* **AIM OF THE TASK**
Duplicate everything from "Specifying desired nuclei#" down to "set we specified." in the passage below on specifying nuclei for a network, word for word.

* **GIVEN PASSAGE**
+-------+
Specifying desired nuclei#

This example constructs a CNO network like the one constructed from a set of Reaclib rate files in the pynucastro usage examples section of this documentation.

This time, however, we will specify the nuclei we want in the network and allow the Library class to find all the rates linking only nuclei in the set we specified.

We can specify these nuclei by their abbreviations in the form, e.g. “he4”:

all_nuclei = ["p", "he4", "c12", "n13", "c13", "o14", "n14", "o15", "n15"]

Now we use the Library.linking_nuclei() function to return a smaller Library object containing only the rates that link these nuclei.

Tip

We can pass with_reverse=False to restrict linking_nuclei to only include forward rates from the Reaclib library.

cno_library = mylibrary.linking_nuclei(all_nuclei, with_reverse=False)

Now we can create a network (here we’ll do a PythonNetwork) as:

cno_network = pyna.networks.PythonNetwork(libraries=cno_library)

Note

In the above, we construct a network from a Library object by passing the Library object to the libraries argument of the network constructor. To construct a network from multiple libraries, the libraries argument can also take a list of Library objects.

We can show the structure of the network by plotting a network diagram.

fig = cno_network.plot()
Ignoring fixed x limits to fulfill fixed data aspect with adjustable data limits.
_images/ef34e1c6e70268bfd1a6f5183fd91d019d8b5b2f2caf31bdfbeea23f13b0da66.png

Note that the above network also includes the triple-alpha rate from Reaclib.
+-------+
* **DATA BELOW**
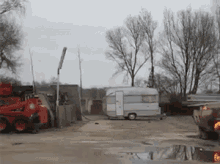 Caravan Explosion GIF - Caravan Explosion Caravan Explosion GIFs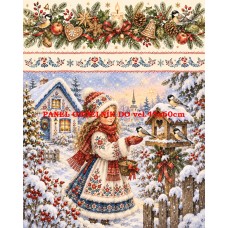 Látkový panel kolekce VÁNOCE 640-848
+-------+
* **RESPONSE FOR THIS EXERCISE**
Specifying desired nuclei#

This example constructs a CNO network like the one constructed from a set of Reaclib rate files in the pynucastro usage examples section of this documentation.

This time, however, we will specify the nuclei we want in the network and allow the Library class to find all the rates linking only nuclei in the set we specified.